At this point let's do this: everyone can find the words they want. And let that be the end of it. Sure, it's a hell of a job finding new ones when we have Teddy in the way. Or maybe yes, a few still remain, because by knocking down his taboo, his impossible dream, his sweet obsession as a boy champion, Teddy manages to invent a completely new way, after having already invented them all.
The great novelty of Sanremo lies in the abolition of boredom. But yes, the flaw that the picky ones always throw at him, this monotony of the overbearing and humiliating champion, who goes off at sixty, seventy, eighty kilometers and who sees him again: well, the tedious Teddy format this time is completely turned upside down. Credit to Sanremo, its diabolical unpredictability and its sadistic meanness. But what course modifications, but what upheaval of the finale, but what hardening in the style of the Northern classics: Sanremo proves once again to be unique and for this reason untouchable, hands off Sanremo, because nothing like it has ever existed and nothing similar exists anywhere in the entire cycling world.
A simple, good, healthy crash is enough to transform the usual boring meatloaf of seven hours to the foot of the Poggio into the most spectacular and gripping challenge (as our TikTok generation kids like to say) of the contemporary era. Teddy crashes at the exit of Imperia, Van Aert crashes behind him, Van Der Poel crashes right there and everything changes. Flash, lightning strike, electric shock: drowsiness lifts and high-class show takes center stage. Everything comes down to whether Teddy will manage to get back this time, and then be the good Teddy for the knockout attack, and then possibly still be the Teddy in good shape for a great sprint.
That's the story, he interprets it like the hero of the best stories.

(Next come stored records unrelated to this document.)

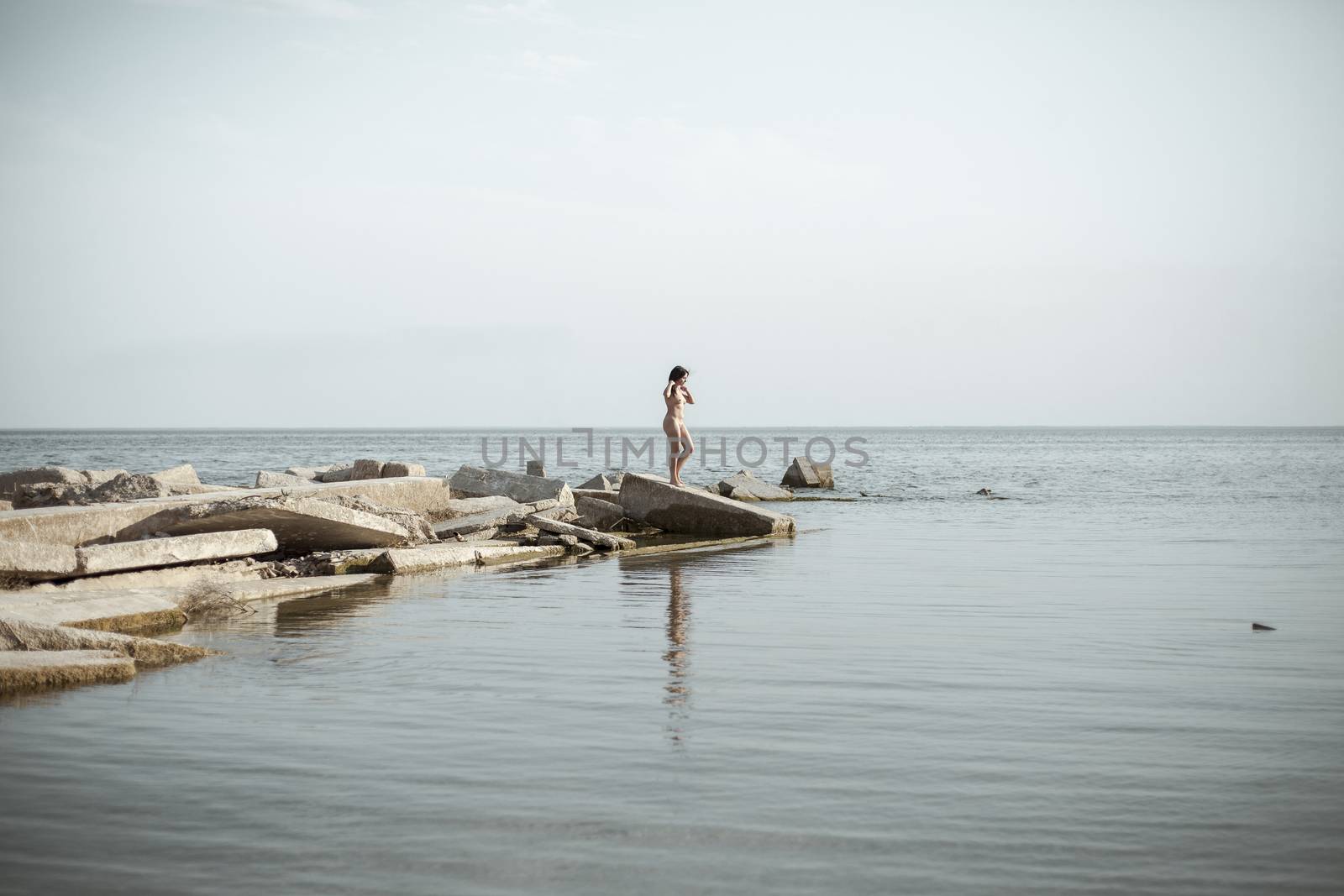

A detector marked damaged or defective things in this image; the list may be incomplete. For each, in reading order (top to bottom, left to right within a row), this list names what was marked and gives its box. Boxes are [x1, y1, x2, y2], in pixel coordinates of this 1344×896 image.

broken concrete block [0, 467, 88, 502]
broken concrete block [151, 467, 198, 486]
broken concrete block [121, 496, 413, 553]
broken concrete block [254, 469, 312, 491]
broken concrete block [349, 462, 386, 483]
broken concrete block [381, 467, 427, 480]
broken concrete block [449, 467, 575, 507]
broken concrete block [524, 516, 634, 550]
broken concrete block [580, 473, 615, 494]
broken concrete block [572, 496, 623, 532]
broken concrete block [575, 491, 621, 505]
broken concrete block [621, 473, 795, 537]
broken concrete block [720, 473, 790, 502]
broken concrete block [785, 456, 833, 491]
broken concrete block [0, 540, 78, 583]
broken concrete block [75, 529, 279, 577]
broken concrete block [0, 621, 209, 668]
broken concrete block [0, 652, 136, 693]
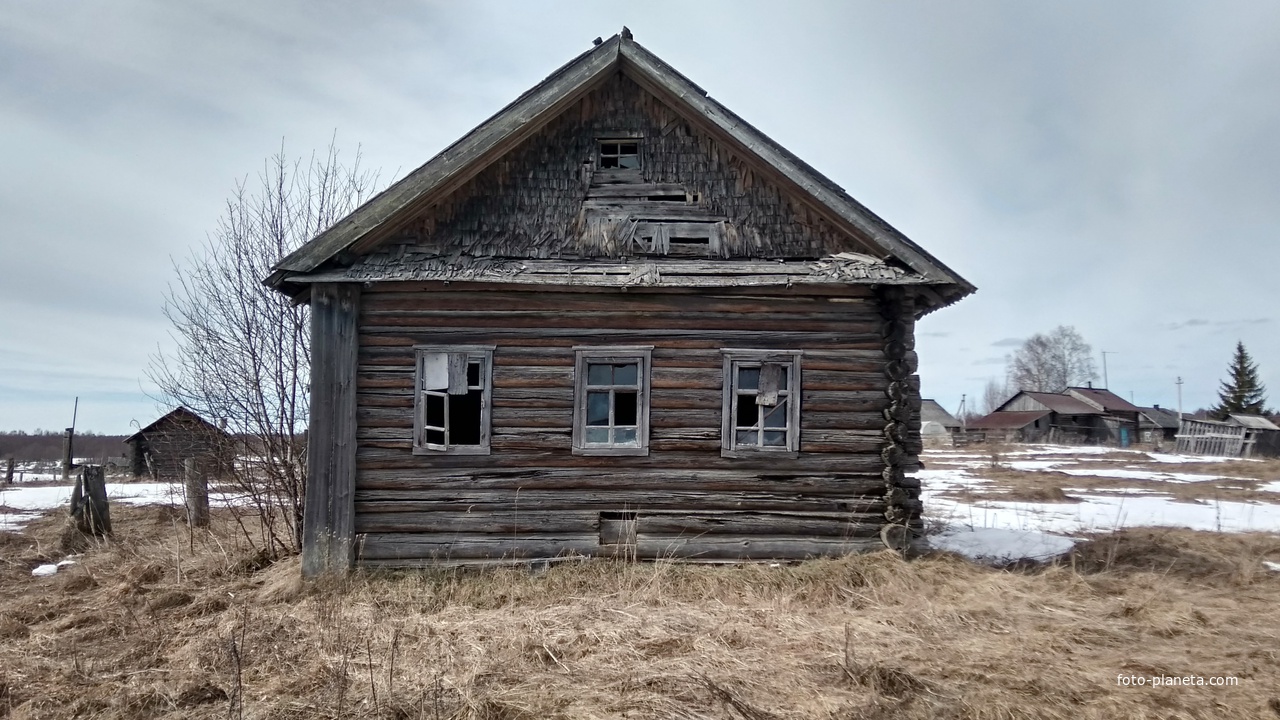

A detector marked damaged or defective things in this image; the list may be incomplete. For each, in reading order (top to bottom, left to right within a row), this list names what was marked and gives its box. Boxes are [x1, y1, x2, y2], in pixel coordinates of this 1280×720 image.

broken attic window [599, 140, 640, 169]
broken window pane [586, 361, 611, 384]
broken window pane [614, 361, 640, 384]
broken window pane [586, 392, 611, 425]
broken window pane [614, 389, 640, 422]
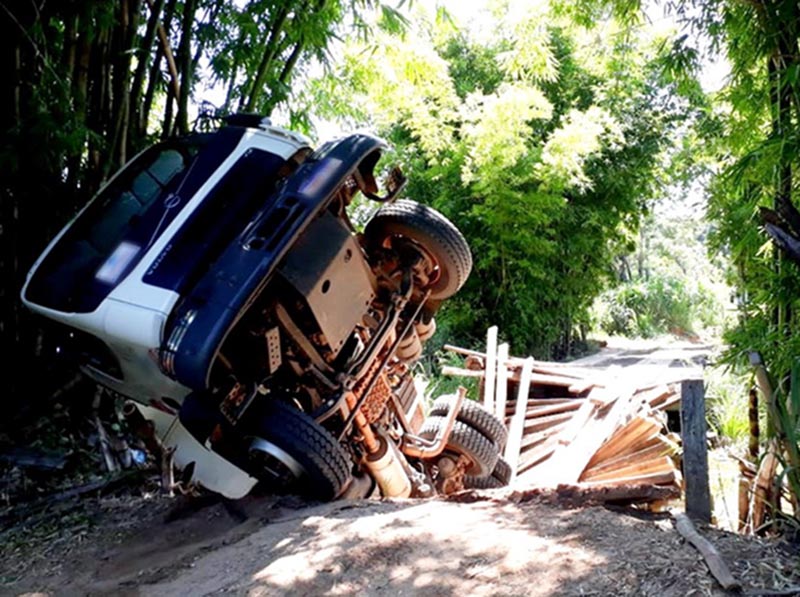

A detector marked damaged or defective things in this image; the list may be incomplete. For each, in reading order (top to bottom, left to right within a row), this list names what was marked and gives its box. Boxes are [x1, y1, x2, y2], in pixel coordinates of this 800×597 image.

overturned truck [23, 114, 506, 500]
damaged wooden bridge [444, 326, 712, 516]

Yes, he gets back on the Cipressa – which has to go at double pace to climb back to the front and impose the forcing with his teammates –, then he attacks taking Pidcock and Van Der Poel with him, then he raises hell on the Poggio remaining alone with a superb Pidcock, thus throwing on the table like a Marzullo of the Riviera the final big question: but after all this overdoing, will Teddy really manage to sprint against Pidcock who in a sprint is quite a somebody?
It happens, sometimes it happens, when the phenomenon of phenomena is involved: Teddy puts an extra load on top, goes to the sprint against the tough customer putting himself in front, but what does he do, where does he go, thus giving him a fatal advantage...

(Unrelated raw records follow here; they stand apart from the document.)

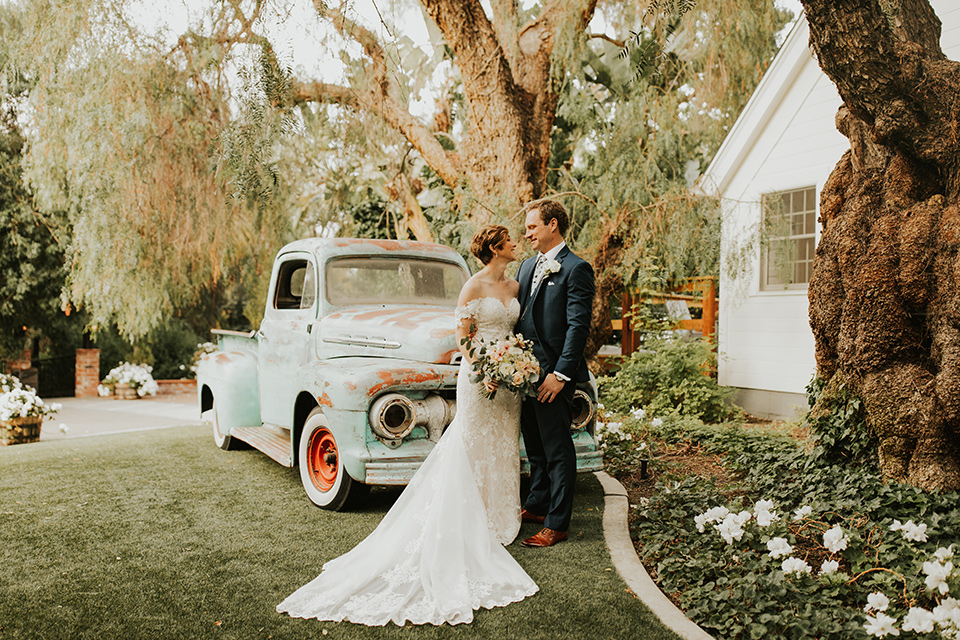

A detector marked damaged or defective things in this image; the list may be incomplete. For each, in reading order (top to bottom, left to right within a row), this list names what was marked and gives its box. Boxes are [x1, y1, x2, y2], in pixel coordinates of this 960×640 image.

rusty truck hood [316, 306, 460, 364]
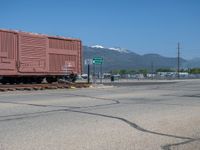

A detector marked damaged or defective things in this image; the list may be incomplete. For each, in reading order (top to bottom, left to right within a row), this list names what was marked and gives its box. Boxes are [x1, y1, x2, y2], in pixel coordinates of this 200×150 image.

rusty metal panel [0, 30, 17, 75]
rusty metal panel [18, 32, 47, 73]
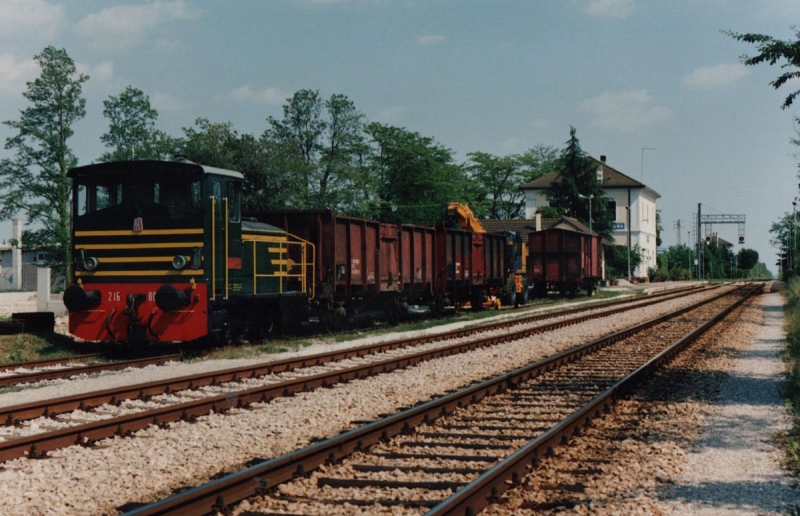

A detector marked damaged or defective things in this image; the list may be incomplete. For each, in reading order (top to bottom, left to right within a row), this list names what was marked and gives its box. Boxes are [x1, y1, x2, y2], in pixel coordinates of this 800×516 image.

rusty freight wagon [250, 211, 438, 324]
rusty freight wagon [528, 223, 604, 298]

I'm being honest: thanks to the powerful means and efficiency of the organization, which places televisions for the press after the finish line without a single image of Sanremo, I watch the last kilometer managing myself next to Mauro Gianetti, the superboss of UAE, Andrea Agostini, the vice-boss, and Vincenzo Nibali, ambassador of good cycling, all equipped with a smartphone connected to the right app. I watch the incredible sprint of the one in front who doesn't give in and the one behind who seeks desperate comeback, but I learn the winner's name only from the jubilation that breaks out between Gianetti and Agostini, immediately overwhelmed by the delirious men of their team.
It's Teddy's new masterpiece, this is it. Gianetti says it well: "Of all our Pogacar's victories, this one has a very particular flavor: for how much he cared about it, he who loves impossible challenges, and for how it had gone, after that crash. But this is Teddy, there's no way to make life difficult for him to see him become a giant...".
The invincible closes the circle. In the race least suited and least favorable to his way of being. At the sixth attempt, in the most beautiful and greatest style. For time immemorial, one hasn't seen a Sanremo so spectacular and prestigious, let it be said objectively, in all serenity. I'm not saying it because Teddy has enchanted me for years, I would say it anyway, also because here we're dealing with the greatness of an entire generation. It's the rebellious generation that sends packing the dogma of short-nosed cycling of recent decades – woe to breakaways from far away, woe to squeezing yourself in the grand tours and classics, woe to racing from January to October, woe to doing everything and always waiting for the last kilometer –, punctually presenting on the decisive ring the best of the best, in this case the Pidcocks, the Van Aerts (very high rating, third after the crash with Teddy), the same Van Der Poels.
Sanremo could have become the Achilles heel in the stratospheric career of the invincible Teddy. It was becoming one, year after year. Instead no. It won't be. Teddy also wins the obsession. He closes the missing link.
Yes, it's true, Roubaix is still missing. Only Roubaix is missing. The last challenge, the last obsession. Before sitting on the throne of the strongest of all time.